Roberts hooked me with a line of stubbornness that I recognize within myself and carried me through the novel with Maggie’s sheer determination to make a better life for her family and herself overcoming a formidable, unhappy childhood, defeating an obstinate desire to be alone and surrendering to Rogan Sweeney, a stubborn passionate businessman, who shows her that her dreams and desires don’t have to stay trapped in a glass orb of swirling color.
Roberts writes a character that far exceeds her normal heroine with inner-strength and bravery. Maggie is the kind of woman that every wife, mother, daughter and sister yearns to be. Rogan describes Maggie perfectly during an argument when he states, “…simple is exactly what you are not…Canny, obstinate, brilliant, bad-tempered and beautiful you are…But simple, never.”
I envy Maggie’s passion for life and her talent. Maggie realizes her gift as an artist. “I learned the craft [in a Venice glass house], but not the art…Because the art is in me,” she explains to Rogan early on. She is tied to her craft, admitting that she “pulls something out of [herself] and creates it, makes it solid, tangible, real…” These two statements explain her stubbornness to allow herself to be controlled and managed by Rogan professionally and hint at the barriers that stand between them personally.
Roberts brings all of Maggie’s passions to a head in a scene of searing intensity.

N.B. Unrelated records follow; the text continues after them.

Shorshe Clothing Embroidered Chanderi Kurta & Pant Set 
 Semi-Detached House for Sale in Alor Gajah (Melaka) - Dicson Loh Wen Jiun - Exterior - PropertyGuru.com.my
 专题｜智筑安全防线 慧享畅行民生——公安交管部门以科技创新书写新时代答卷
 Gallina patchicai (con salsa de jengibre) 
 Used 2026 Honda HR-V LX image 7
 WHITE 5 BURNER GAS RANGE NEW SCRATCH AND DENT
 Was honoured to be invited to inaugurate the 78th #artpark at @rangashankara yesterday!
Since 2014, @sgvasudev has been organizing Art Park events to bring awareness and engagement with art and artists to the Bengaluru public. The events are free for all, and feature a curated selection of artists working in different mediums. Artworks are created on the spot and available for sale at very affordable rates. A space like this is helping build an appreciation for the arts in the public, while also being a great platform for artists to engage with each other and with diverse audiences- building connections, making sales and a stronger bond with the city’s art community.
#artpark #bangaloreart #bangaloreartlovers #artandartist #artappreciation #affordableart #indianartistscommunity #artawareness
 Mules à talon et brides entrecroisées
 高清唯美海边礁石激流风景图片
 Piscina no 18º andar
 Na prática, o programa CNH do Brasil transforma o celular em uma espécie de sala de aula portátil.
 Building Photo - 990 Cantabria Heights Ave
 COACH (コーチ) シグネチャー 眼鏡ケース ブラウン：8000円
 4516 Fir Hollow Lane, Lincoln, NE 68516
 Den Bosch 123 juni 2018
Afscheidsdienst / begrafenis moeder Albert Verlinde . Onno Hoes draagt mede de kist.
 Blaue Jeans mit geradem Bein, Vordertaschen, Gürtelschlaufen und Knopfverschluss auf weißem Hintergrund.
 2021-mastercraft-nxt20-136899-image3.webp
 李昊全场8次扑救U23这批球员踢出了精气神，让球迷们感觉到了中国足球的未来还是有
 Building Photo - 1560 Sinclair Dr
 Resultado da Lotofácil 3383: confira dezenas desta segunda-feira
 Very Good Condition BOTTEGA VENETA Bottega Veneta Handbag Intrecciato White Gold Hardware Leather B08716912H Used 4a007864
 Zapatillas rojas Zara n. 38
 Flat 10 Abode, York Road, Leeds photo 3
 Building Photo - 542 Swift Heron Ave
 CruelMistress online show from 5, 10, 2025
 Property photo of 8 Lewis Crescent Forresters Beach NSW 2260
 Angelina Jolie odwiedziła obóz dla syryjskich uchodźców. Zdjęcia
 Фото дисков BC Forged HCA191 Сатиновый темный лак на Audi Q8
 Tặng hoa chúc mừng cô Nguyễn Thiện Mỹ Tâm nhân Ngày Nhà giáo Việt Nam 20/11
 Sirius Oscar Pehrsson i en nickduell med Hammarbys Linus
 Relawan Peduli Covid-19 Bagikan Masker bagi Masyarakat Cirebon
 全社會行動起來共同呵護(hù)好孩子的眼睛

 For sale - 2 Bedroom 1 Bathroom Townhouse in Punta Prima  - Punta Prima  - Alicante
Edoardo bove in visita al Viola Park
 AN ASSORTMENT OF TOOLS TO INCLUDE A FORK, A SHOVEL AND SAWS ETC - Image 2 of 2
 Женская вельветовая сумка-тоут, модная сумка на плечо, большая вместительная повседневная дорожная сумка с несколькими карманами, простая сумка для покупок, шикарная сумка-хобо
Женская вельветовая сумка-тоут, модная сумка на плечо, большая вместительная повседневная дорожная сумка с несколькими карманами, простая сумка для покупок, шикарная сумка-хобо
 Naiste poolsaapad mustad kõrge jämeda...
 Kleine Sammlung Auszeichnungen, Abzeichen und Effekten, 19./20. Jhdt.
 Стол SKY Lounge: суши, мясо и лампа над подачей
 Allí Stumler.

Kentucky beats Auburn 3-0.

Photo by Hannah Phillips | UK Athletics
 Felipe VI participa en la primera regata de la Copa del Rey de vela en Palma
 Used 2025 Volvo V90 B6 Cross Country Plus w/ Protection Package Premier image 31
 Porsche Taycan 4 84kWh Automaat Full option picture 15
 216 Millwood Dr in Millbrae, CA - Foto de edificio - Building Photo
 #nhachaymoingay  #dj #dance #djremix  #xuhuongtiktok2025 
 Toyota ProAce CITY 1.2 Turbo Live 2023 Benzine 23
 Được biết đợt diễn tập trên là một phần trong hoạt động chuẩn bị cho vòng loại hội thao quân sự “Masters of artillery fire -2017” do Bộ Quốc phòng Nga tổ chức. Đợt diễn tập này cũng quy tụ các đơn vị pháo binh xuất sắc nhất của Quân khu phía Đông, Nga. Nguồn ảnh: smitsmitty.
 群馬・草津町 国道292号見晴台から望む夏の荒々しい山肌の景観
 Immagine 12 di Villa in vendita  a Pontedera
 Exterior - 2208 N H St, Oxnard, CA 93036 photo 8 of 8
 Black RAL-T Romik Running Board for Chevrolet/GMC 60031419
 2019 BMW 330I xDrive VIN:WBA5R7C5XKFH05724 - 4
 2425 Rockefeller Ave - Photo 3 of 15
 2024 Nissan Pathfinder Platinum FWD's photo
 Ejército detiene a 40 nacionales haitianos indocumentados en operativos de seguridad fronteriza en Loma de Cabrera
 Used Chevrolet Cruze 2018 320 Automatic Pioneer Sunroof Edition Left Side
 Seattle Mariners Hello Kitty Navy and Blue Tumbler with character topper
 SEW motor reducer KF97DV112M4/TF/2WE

All Maggie’s emotions, creativity and sexuality pour out of her after Rogan delivers the check of her share of the profits from her first showing. You feel the responsibility lift off her shoulders and suddenly you want to run through the meadows with her toward release — sexually, professionally and emotionally. The beauty of Born In Fire, not-withstanding the Irish country backdrop and the explicit description Roberts contributes to the overall story, is that it makes you want more. I ran out the day after I read it the first time and bought the rest of the series to satiate my curiosity about the happily-ever-after endings of the rest of the Concannon family. Born In Ice and Born In Shame did not disappoint, either. It had been a long time since I read a satisfying, hopelessly romantic trilogy in two days time!